Bill to Study Xylazine Passes House, Advances in Senate

— Measure does not address scheduling the drug, which is frequently added to fentanyl

Last Updated May 15, 2023
MedpageToday
A photo of Senator Chuck Schumer holding a photo of a bottle of xylazine.

WASHINGTON -- Congress appears to be close to passing a bill requiring the federal government to study the effects of xylazine -- a tranquilizer used in veterinary medicine and commonly known as "tranq" -- on the illicit drug supply.

The House passed the Testing, Rapid Analysis, and Narcotic Quality (TRANQ) Research Act on Thursday by unanimous vote (425-0). A companion bill in the Senate sponsored by Sen. Ted Cruz (R-Texas) passed the Senate Science, Commerce, and Transportation Committee Wednesday by voice vote, and is now headed to the floor of the Senate for a full Senate vote.
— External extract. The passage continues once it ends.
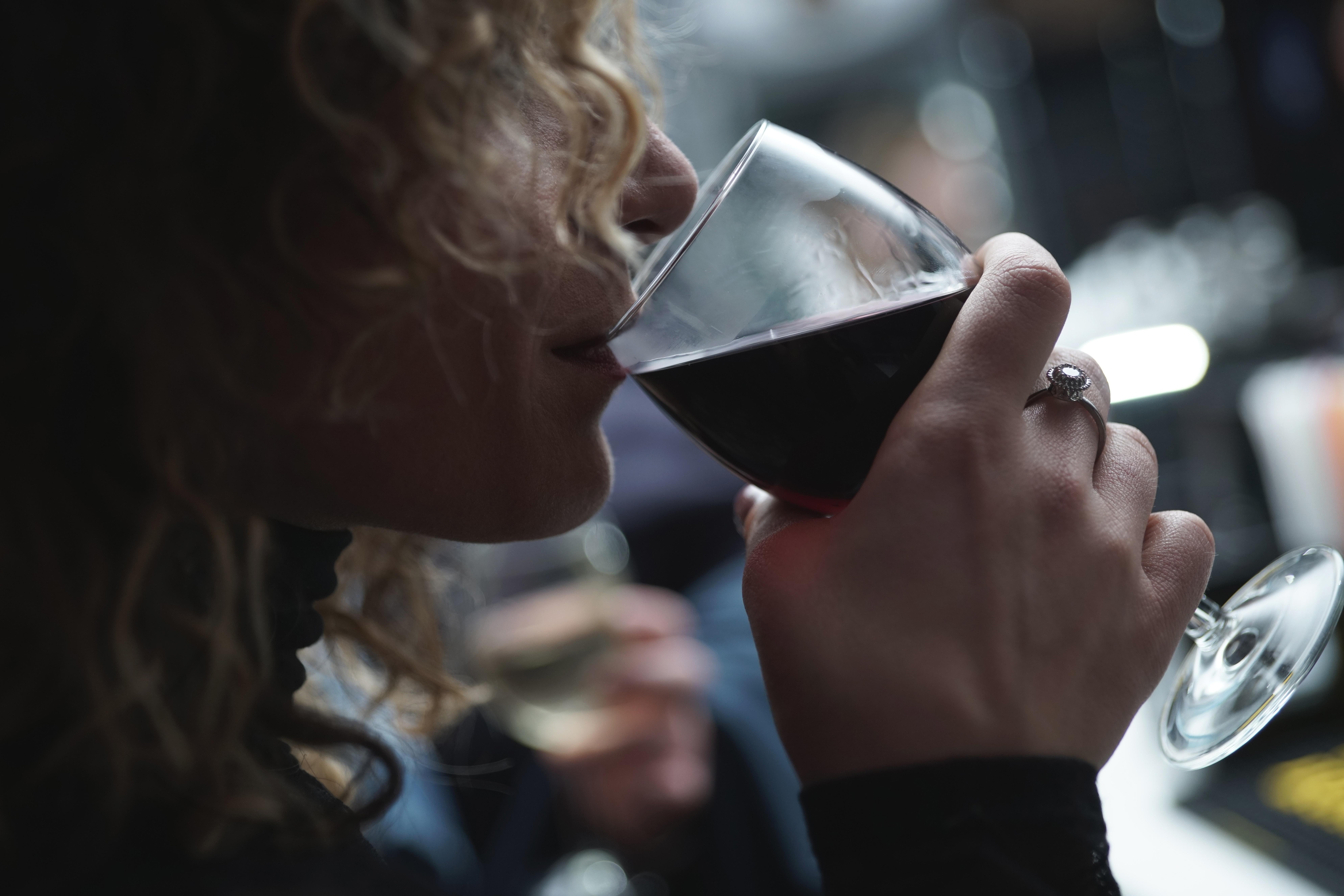 Amateur Wine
The measure, sponsored in the House by Rep. Mike Collins (R-Ga.), has 25 cosponsors. It would require the National Institute of Standards and Technology (NIST) to support research related to identifying xylazine, novel synthetic opioids, and other emerging substances of concern.

Specifically, NIST must support basic measurement science and research on the drugs, including graduate and postgraduate research. The bill also reaches beyond the federal government to "convene the private sector, institutions of higher education, nonprofit organizations, federal laboratories, and other federal agencies engaged in the analysis of illicit drugs to develop coordinated strategies and voluntary best practices for the safe handling, transport, and analysis of illicit drugs containing xylazine, novel synthetic opioids, or other emerging substances of concern."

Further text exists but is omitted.